* _Short problem 1_
Decide whether each statement below agrees with the mental health spending passage. For each, answer yes or no and quote the exact words of the passage that settle it.
(a) The narrator shared a cold-pressed juice with a homeless man on a bench on Broadway.
(b) The message on the narrator's phone came from the Director of a Betty Ford center.
(c) The narrator enjoys driving the BMW convertible.
* _Short problem 2_
Write the next part of the mental health spending passage, picking up after its final sentence.

* _Document section_
I sat on a bench on Broadway in the Upper West Side, sharing a cold-pressed juice with
a homeless guy wondering what normal people do all the day when they're not expecting
to be killed at any moment. My phone dinged and I figured it was the Director of one of
the Betty Ford's checking in on me. It was Ivanka Trump thanking me for helping her
with a birthday video for her dad.
I guess people think about normal things in life like money, religion and politics. What they
would spend a million dollars on. What they would hate to spend a million dollars on.
You've probably thought a lot about what you would do if you came into a large sum of
money, a winning lottery ticket, an inheritance from some distant relative, or an
authentic Declaration of Independence hidden in your attic. Answers vary, but can center
around procuring houses and cars, traveling the world, and heroic philanthropic
endeavors. The possibilities are only limited by your imagination.
Now imagine taking that money and spending it on your mental health.
What? That's not what you'd use it for? I did. Over my lifetime, I've spent over a million dollars on
shrinks, prescriptions, name brand rehabs, and off-brand nuthouses. I also bought
houses and cars, went on trips, and raised money for worthy causes. I even had a BMW con-
vertible because I approximated that's what a normal dude like myself would like,
but turns out, I don't like to drive.

* _Information provided_
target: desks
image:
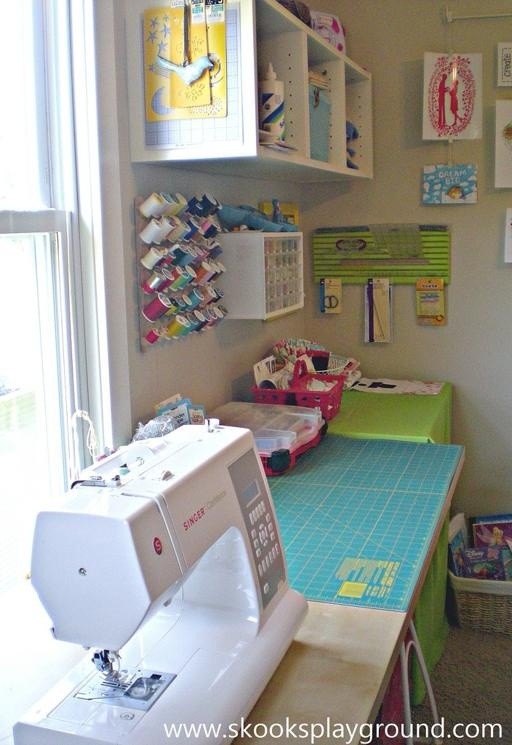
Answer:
[233,433,467,744]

* _Written response 1_
(a) Yes: "sharing a cold-pressed juice with a homeless guy"
(b) No: "It was Ivanka Trump thanking me for helping her with a birthday video for her dad."
(c) No: "but turns out, I don't like to drive."

* _Written response 2_
So what would you absolutely hate to spend a million dollars on? Paying people to
dredge up the darkest memories in your brain to figure out why you're an alcoholic drug
addict has to rank up there, right? At least top three. Despite my spitefulness over the
cost of my mental care, it's the reason I'm alive to write this.
I can't just die now and let this million-dollar brain go to waste.
Assuming you read my first book,
God, If You're Not Up There, I'm F*cked
, you know a
bit about my history. In case you didn't, I'm a New York Times Bestselling author, and
the longest tenured cast member in
Saturday Night Live
history. I took over as
announcer after Don Pardo passed, and appear on camera occasionally as Bill Clinton. I played Clinton in an underground
bunker for Vice President Dick Cheney and Speaker of the House, Trent Lott, and have held private audiences with four U.S. Presidents (five including Trump).
Those are some of my proudest accomplishments, but not who I am. Who I am is a WWII vet's son who learned to imitate other
people's voices as a way to keep his mother
from abusing him. Someone who has seen supernatural evil in the eyes of the person
who brought him into this world.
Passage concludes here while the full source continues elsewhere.